_Page excerpt_
========
The logistic regression is estimated by maximum likelihood which is invariant to transformation such that \(g(\hat{\theta}_{MLE}) = \widehat{g(\theta)_{MLE}}\).

Compare the simulations of \(X = x_{t_1}, x_{t_2},...x_{t_n}\), and for each \(x_t\), the noise is simulate 500 times.

Two way to think about the probability of default \(p\) and the default event \(b\):

• randomness in Bernoulli \(b\) and parameter \(p\):
  \(p_{t,i} = \frac{e^{\alpha+\beta x_t+\epsilon_{t,i}}}{1+e^{\alpha+\beta x_t +\epsilon_{t,i}}}\)
========
_Data_

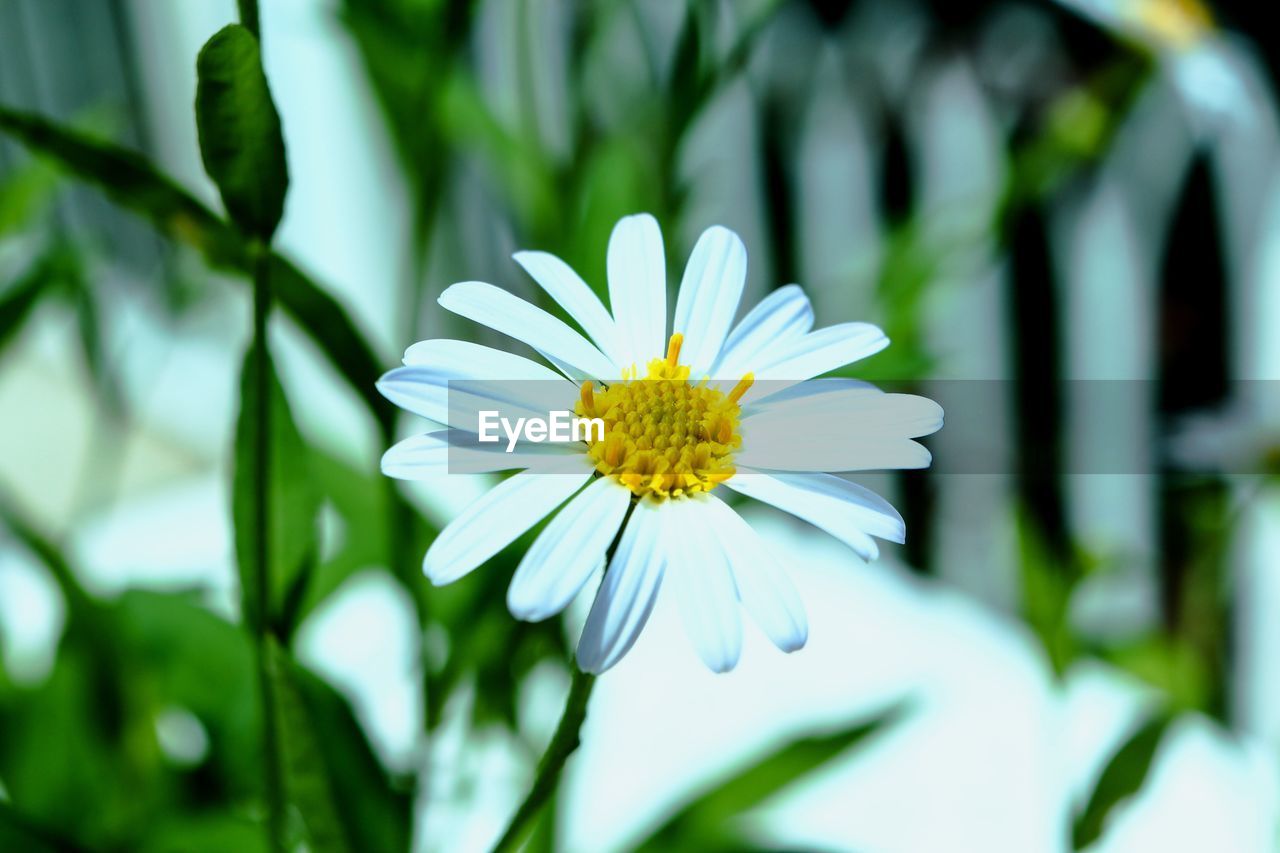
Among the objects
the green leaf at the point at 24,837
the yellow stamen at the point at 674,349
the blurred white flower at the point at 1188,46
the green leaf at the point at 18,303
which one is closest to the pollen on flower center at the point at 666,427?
the yellow stamen at the point at 674,349

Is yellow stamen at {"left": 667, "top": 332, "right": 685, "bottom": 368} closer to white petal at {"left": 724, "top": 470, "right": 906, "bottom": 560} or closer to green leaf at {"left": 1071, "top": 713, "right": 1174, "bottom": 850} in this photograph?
white petal at {"left": 724, "top": 470, "right": 906, "bottom": 560}

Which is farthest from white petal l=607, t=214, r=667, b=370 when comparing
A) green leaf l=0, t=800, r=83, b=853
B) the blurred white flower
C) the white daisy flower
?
the blurred white flower

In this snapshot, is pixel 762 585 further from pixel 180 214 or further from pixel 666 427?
pixel 180 214

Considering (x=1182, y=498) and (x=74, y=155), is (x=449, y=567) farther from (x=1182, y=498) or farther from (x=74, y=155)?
(x=1182, y=498)

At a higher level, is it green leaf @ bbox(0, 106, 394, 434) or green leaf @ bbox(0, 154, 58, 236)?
green leaf @ bbox(0, 154, 58, 236)

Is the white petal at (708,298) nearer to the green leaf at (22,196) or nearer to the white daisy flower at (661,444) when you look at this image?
the white daisy flower at (661,444)

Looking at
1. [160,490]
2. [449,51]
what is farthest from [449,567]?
[160,490]

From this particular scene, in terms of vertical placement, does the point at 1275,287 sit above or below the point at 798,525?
above
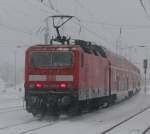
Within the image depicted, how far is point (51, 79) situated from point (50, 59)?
0.82 metres

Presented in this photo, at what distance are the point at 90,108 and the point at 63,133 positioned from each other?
1021 centimetres

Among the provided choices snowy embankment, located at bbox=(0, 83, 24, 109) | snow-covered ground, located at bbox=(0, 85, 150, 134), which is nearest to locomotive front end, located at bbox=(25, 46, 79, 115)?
snow-covered ground, located at bbox=(0, 85, 150, 134)

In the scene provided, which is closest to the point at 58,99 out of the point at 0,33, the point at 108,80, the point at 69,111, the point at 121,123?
the point at 69,111

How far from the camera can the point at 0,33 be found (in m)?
110

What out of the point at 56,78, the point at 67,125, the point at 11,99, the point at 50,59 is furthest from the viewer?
the point at 11,99

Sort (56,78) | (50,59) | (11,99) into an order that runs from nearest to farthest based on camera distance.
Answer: (56,78)
(50,59)
(11,99)

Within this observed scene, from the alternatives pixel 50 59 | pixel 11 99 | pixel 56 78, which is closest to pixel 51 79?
pixel 56 78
========
_To-do list_
• 1. In the logistic regression excerpt, how many times is the noise simulated for each \(x_t\)?
• 2. Lay out the entries as a two-column CSV with the columns entry_text and answer, one row per entry. Put each value in its own quoted field and turn line breaks into spaces. Cover everything from the entry containing "Within the image" down to the last of the entries.

_Per-task outputs_
• 1. 500 times.

• 2.
entry_text,answer
"Within the image depicted, how far is point (51, 79) situated from point (50, 59)?","0.82 metres"
"Presented in this photo, at what distance are the point at 90,108 and the point at 63,133 positioned from each other?","1021 centimetres"
"Among the provided choices snowy embankment, located at bbox=(0, 83, 24, 109) | snow-covered ground, located at bbox=(0, 85, 150, 134), which is nearest to locomotive front end, located at bbox=(25, 46, 79, 115)?","snow-covered ground, located at bbox=(0, 85, 150, 134)"
"In the scene provided, which is closest to the point at 58,99 out of the point at 0,33, the point at 108,80, the point at 69,111, the point at 121,123?","the point at 69,111"
"How far from the camera can the point at 0,33 be found (in m)?","110"
"What out of the point at 56,78, the point at 67,125, the point at 11,99, the point at 50,59 is furthest from the viewer?","the point at 11,99"
"Sort (56,78) | (50,59) | (11,99) into an order that runs from nearest to farthest based on camera distance. Answer:","(56,78) (50,59) (11,99)"
"Within this observed scene, from the alternatives pixel 50 59 | pixel 11 99 | pixel 56 78, which is closest to pixel 51 79?","pixel 56 78"